Between 12,500 and 15,000 people in the UK are living with an inherited blood disease that makes daily life a struggle

 

In layman terms, sickle cell anaemia is a serious inherited blood disorder where the red blood cells, which carry oxygen around the body, develop abnormally. This disorder mainly affects people of African, Caribbean, Middle Eastern, Eastern Mediterranean and Asian origin. In the UK, sickle cell disorders are most commonly seen in African and Caribbean people.

The sickle-shaped cells contain defective haemoglobin, the iron-rich protein that enables red blood cells to carry oxygen from your lungs to the rest of the body. The abnormal cells are also unable to move around as easily as normal-shaped cells and can block blood vessels, resulting in tissue and organ damage and episodes of severe pain. These episodes are called a crisis or a vaso-occlusive crisis. They can last from a few minutes to several months, although on average most last five to seven days. Simply put, it’s a painful episode that can pretty much happen in any area of your body (mostly the joints) due to the blockage.

Because of the above happening, blood and oxygen cannot get to your tissues, causing excruciating pain. This complication can lead to further health problems such as stroke, acute chest syndrome and pulmonary hypertension.

Additionally, certain activities or circumstances can trigger a crisis. These can range from dehydration to weather temperature or stress. Each sufferer has different triggers and no matter how minor something may seem, it can easily lead to a crisis that may result in health complications.

However, sickle cell anaemia doesn’t just have a physical effect on sufferers, it places an emotional burden on them too. Due to the strain carried by the sufferer, patients of sickle cell tend to battle with anxiety, depression and low self-esteem.

With the vast amount of people suffering from sickle cell anaemia and the serious complications that follow, why is there little to no awareness of this disease?

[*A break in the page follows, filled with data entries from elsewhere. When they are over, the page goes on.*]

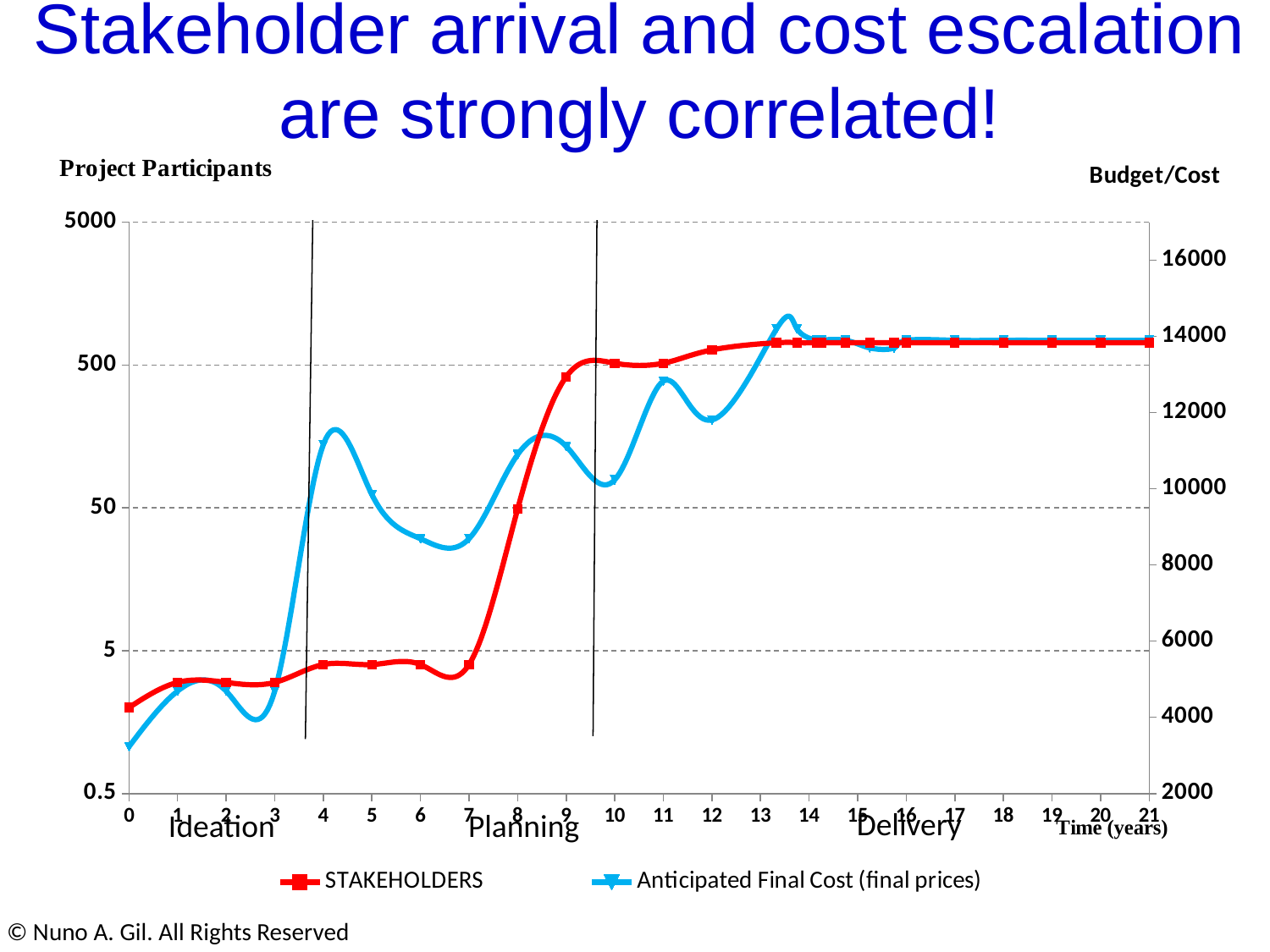
Which is larger, the Anticipated Final Cost at year 4 or at year 6? Year 4 What are the two series named in the legend? STAKEHOLDERS and Anticipated Final Cost (final prices) Is the STAKEHOLDERS value at year 0 greater or less than 5? less Is the STAKEHOLDERS value at year 14 greater or less than 500? greater What kind of chart is shown on the slide? Line chart What are the three project phases labelled along the x axis? Ideation, Planning, Delivery Does the STAKEHOLDERS series overall rise or fall from year 0 to year 21? rise How many series does the legend list? 2 How many time points (years) are marked on the x axis? 22 Is the Anticipated Final Cost at year 4 greater or less than 10000? greater At which year is the Anticipated Final Cost lowest? 0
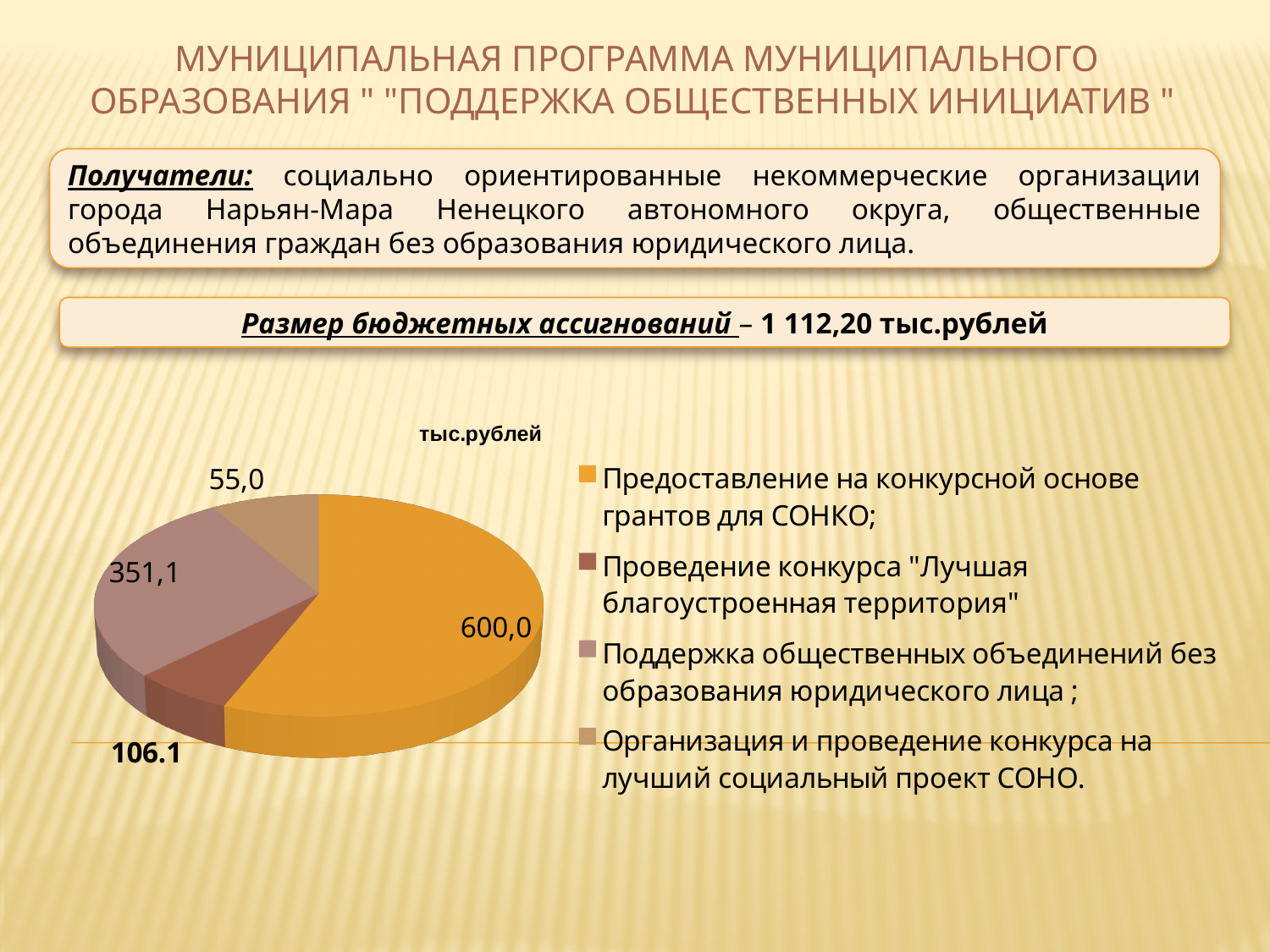
What is the value for "Поддержка общественных объединений без образования юридического лица"? 351,1 What colour is the slice for "Предоставление на конкурсной основе грантов для СОНКО"? Orange What is the title of the pie chart? тыс.рублей How many slices does the pie chart have? 4 What is the value for "Предоставление на конкурсной основе грантов для СОНКО"? 600,0 What kind of chart is shown on the slide? Pie chart What is the value for "Организация и проведение конкурса на лучший социальный проект СОНО"? 55,0 Which is larger: the value for "Проведение конкурса "Лучшая благоустроенная территория"" or the value for "Организация и проведение конкурса на лучший социальный проект СОНО"? Проведение конкурса "Лучшая благоустроенная территория" What is the difference between the value for "Предоставление на конкурсной основе грантов для СОНКО" and the value for "Поддержка общественных объединений без образования юридического лица"? 248,9 Which category has the largest slice of the pie? Предоставление на конкурсной основе грантов для СОНКО What is the value for "Проведение конкурса "Лучшая благоустроенная территория""? 106.1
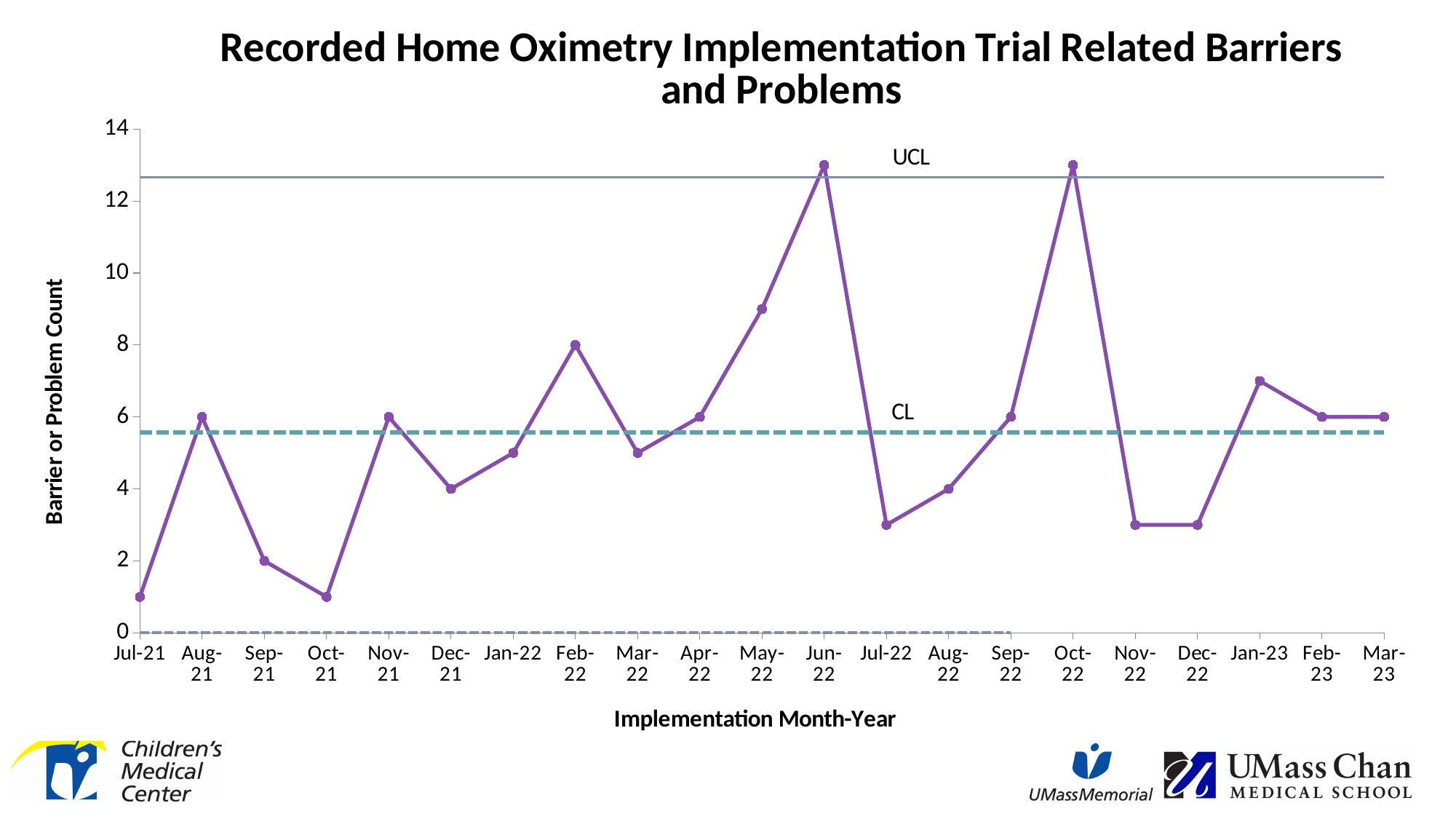
What is the Barrier or Problem Count for Dec-21? 4 Is the value for Nov-22 greater or less than 4? less What is the Barrier or Problem Count for Feb-22? 8 What type of chart is shown on the slide? Line chart What is the label of the y axis? Barrier or Problem Count Is the value for Jul-21 greater or less than 2? less What is the Barrier or Problem Count for Mar-23? 6 Is the value for Jun-22 greater or less than 12? greater Which month has the larger value, Feb-22 or Apr-22? Feb-22 How many monthly data points are plotted on the chart? 21 What is the Barrier or Problem Count for Sep-21? 2 What is the difference between the values for Feb-22 and Dec-21? 4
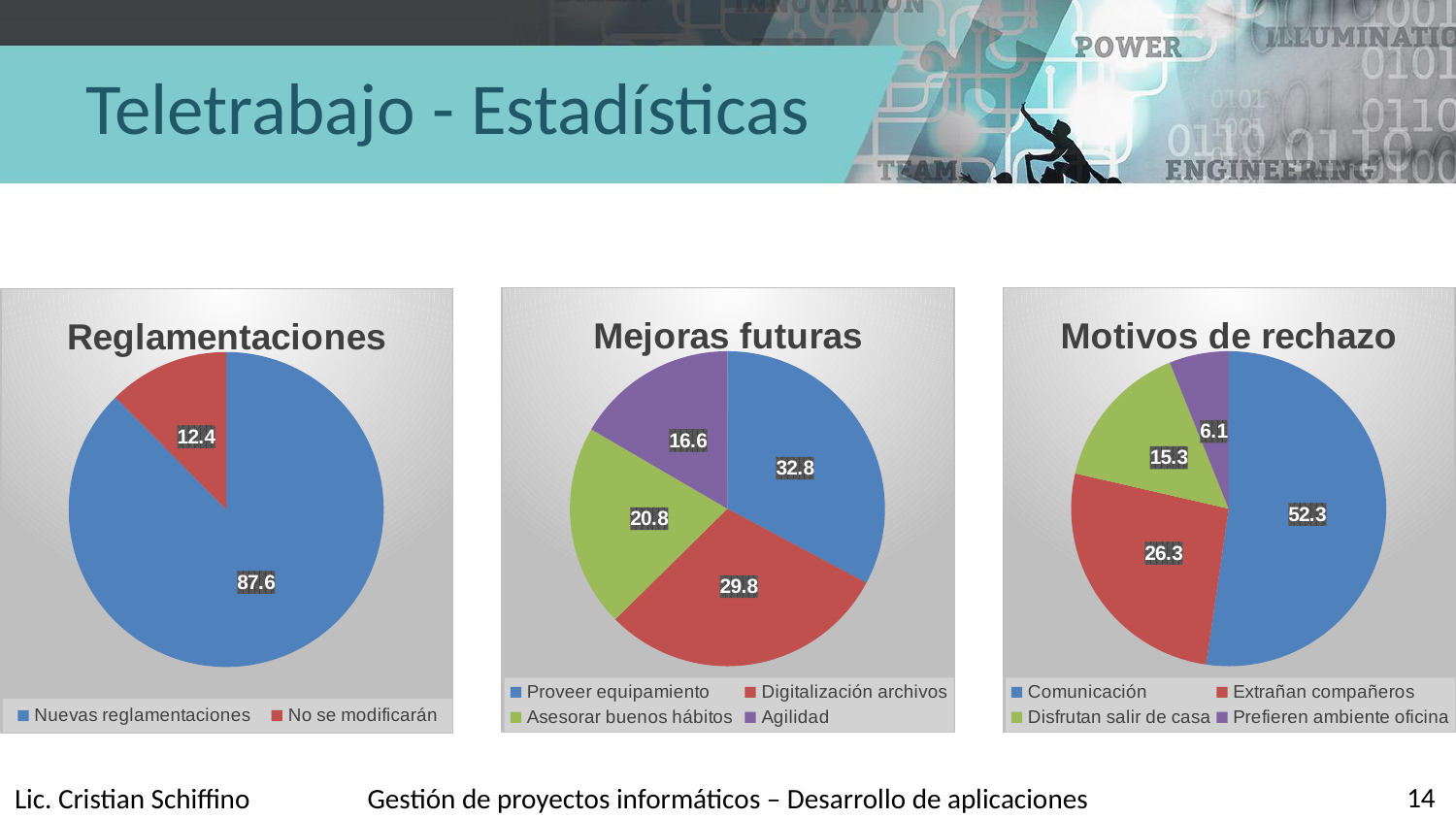
In the 'Reglamentaciones' chart, what is the difference between 'Nuevas reglamentaciones' and 'No se modificarán'? 75.2 In the 'Motivos de rechazo' chart, what is the value for 'Extrañan compañeros'? 26.3 In the 'Motivos de rechazo' chart, which is larger: 'Disfrutan salir de casa' or 'Prefieren ambiente oficina'? Disfrutan salir de casa In the 'Motivos de rechazo' chart, what is the difference between 'Comunicación' and 'Extrañan compañeros'? 26.0 In the 'Mejoras futuras' chart, which category has the largest slice? Proveer equipamiento In the 'Reglamentaciones' chart, what is the value for 'No se modificarán'? 12.4 What kind of chart is the 'Motivos de rechazo' chart? Pie chart In the 'Mejoras futuras' chart, what is the value for 'Digitalización archivos'? 29.8 In the 'Reglamentaciones' chart, what is the value for 'Nuevas reglamentaciones'? 87.6 In the 'Mejoras futuras' chart, how many categories are shown? 4 How many charts are shown on the slide? 3 In the 'Mejoras futuras' chart, which category has the smallest slice? Agilidad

There is little to no publicity about this disease and the worst part is that even in the medical field, most doctors and nurses seem to be oblivious about it and fail to treat sufferers in crisis effectively. There is minor support for sufferers and it’s mostly left up to them to fund and build a support system, which can be very hard. Without funding from people (due to low awareness) it’s difficult to build a platform that caters specifically to sickle cell patients and their loved ones.

Sickle cell patients have silently suffered for decades, is it not time to give them a platform? To hear their voices? We must educate the population so that this disease is understood more and sufferers get the support they desperately need.